Als je wat langer van huis gaat denk je regelmatig aan de vorige keer dat je weg was. In welke staat zal ik mijn huis nu bij terugkomst aantreffen?
Je bent boos op jezelf omdat je de sleutel aan de binnenkant van de tuindeur had laten zitten.
Je vraagt je af wat voor types de inbrekers waren. We denken dat het jonge jongens zijn, omdat ze met onze creditkaart aankopen hadden gedaan in een kledingwinkel voor jongeren.
Hoe voelen ze zich als ze foto’s van het gezin dat ze beroven aan de muur zien hangen? Als ze met hun handen door privé-spullen gaan? Ontlenen ze echt plezier aan de dingen die ze kopen met het geld dat ze aan diefstal overhouden?

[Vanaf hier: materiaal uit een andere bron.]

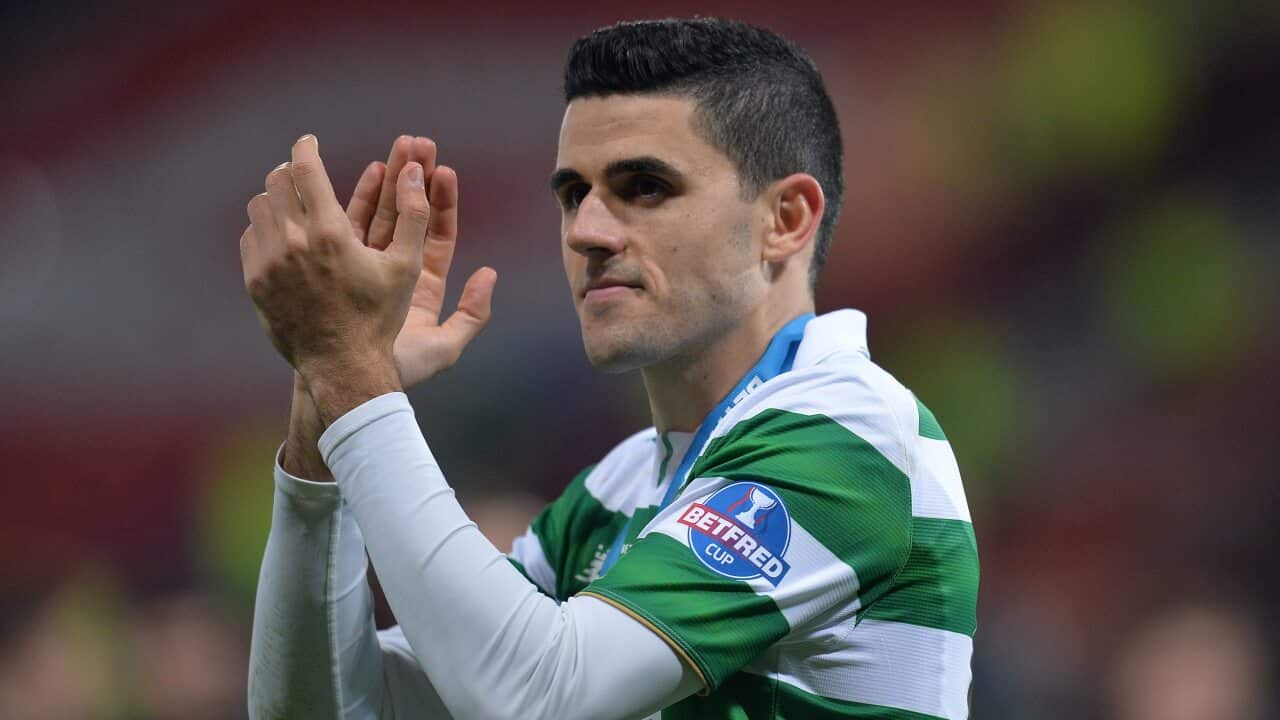 Celtic midfielder Tom Rogic applauds the fans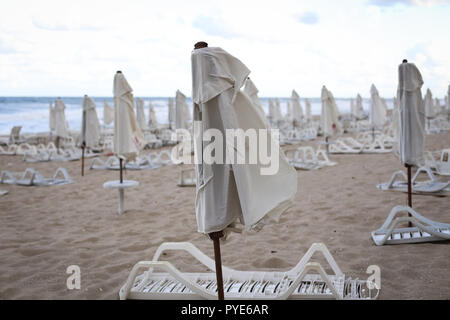 Geschlossen Sonnenschirme in der Wind am Strand, in der Nebensaison, mit keine Personen, die in einem kalten bewölkten Tag, im späten Herbst auf der bulgarischen Küste Stockfoto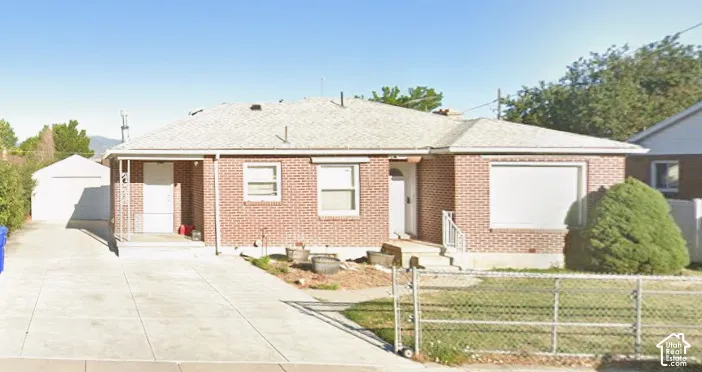 Red brick exterior featuring a covered front porch, concrete driveway, and detached garage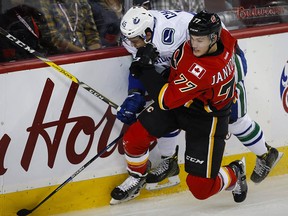 Michael Chaput takes a hit from Calgary Flames' Mark Jankowski while playing for the Canucks during preseason.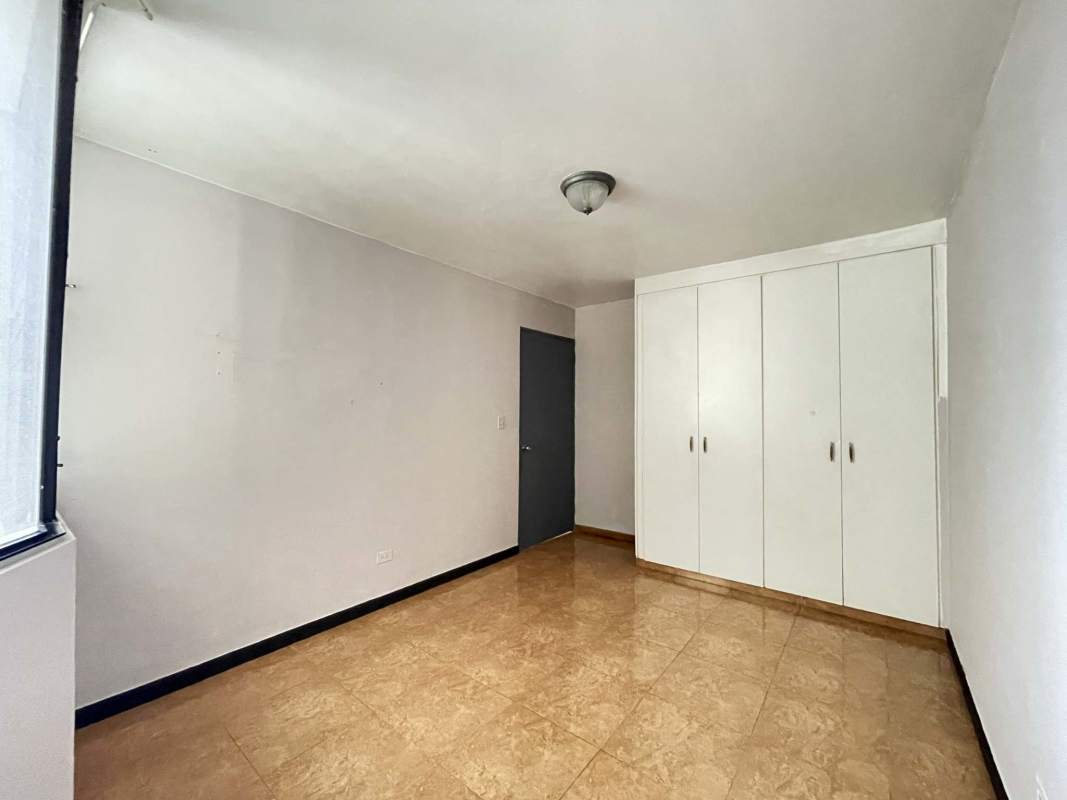 Kitchen featuring stove, oven, refrigerator, cabinets and window in Villa de las Fuentes Panama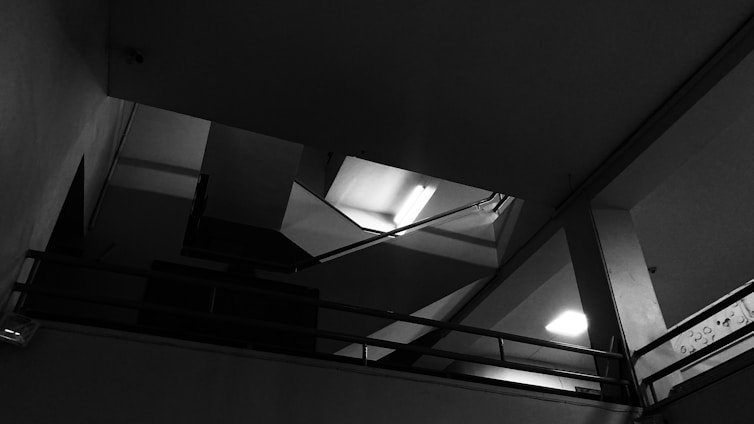 A stark black-and-white photograph of a sleek, minimalist architectural interior featuring sharp lines and expansive empty space.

Je vraagt je af wat je verder nog kunt doen om je huis te beschermen. Moeten we rolluiken laten aanbrengen, zoals de buren hebben gedaan? Alarm installeren, tralies voor de ramen?
Je raakt je onbevangenheid kwijt.
Politie
Twee jonge politieagenten arriveren om half drie ’s nachts, ze zijn vriendelijk en meelevend. Ze maken foto’s en notities en regelen een paar zaken (noodreparatie van het raam, telefoonnummers van de bank) en een van hen repareert zelfs provisorisch het tuinhek.
Ze vertellen dat er een groep inbrekers in onze stad actief is die een kat-en–muis spelletje met de politie speelt. Ze gaan altijd op dezelfde manier te werk, de leeggespoten flessen zijn hun handtekening. De politie heeft een vermoeden wie ze zijn maar kan niets bewijzen. De technische recherche kan bij ons geen sporen vinden, de dieven droegen handschoenen.
Ik geef alle serienummers door, de agenten vertellen dat we op de hoogte gehouden zullen worden van eventuele vorderingen.
Later belt de recherche in Lelystad met de boodschap dat ze mijn zaak onder behandeling hebben. Ik zal over een maand ongetwijfeld een beleefd briefje van hen ontvangen (net als na de eerste keer) dat het onderzoek niets heeft opgeleverd.
Verzekering
De verzekering keert uit, maar je gaat er natuurlijk altijd op achteruit: €300,- eigen risico en we kregen niet meer dan de dagwaarde voor het gestolen tablet.
Onlangs kocht ik dus mijn derde Apple-computer en mijn derde camera. Ik word kind aan huis in de winkels.
Alarm
Na rijp beraad besluiten we een alarm te laten aanleggen. De monteur komt en bevestigt magneetcontacten aan vensters en deuren. Als die opengaan terwijl het alarm is ingeschakeld gaat er een loeiharde sirene af. Dat gebeurt ook als een van de bewegingssensors in het huis beweging detecteert.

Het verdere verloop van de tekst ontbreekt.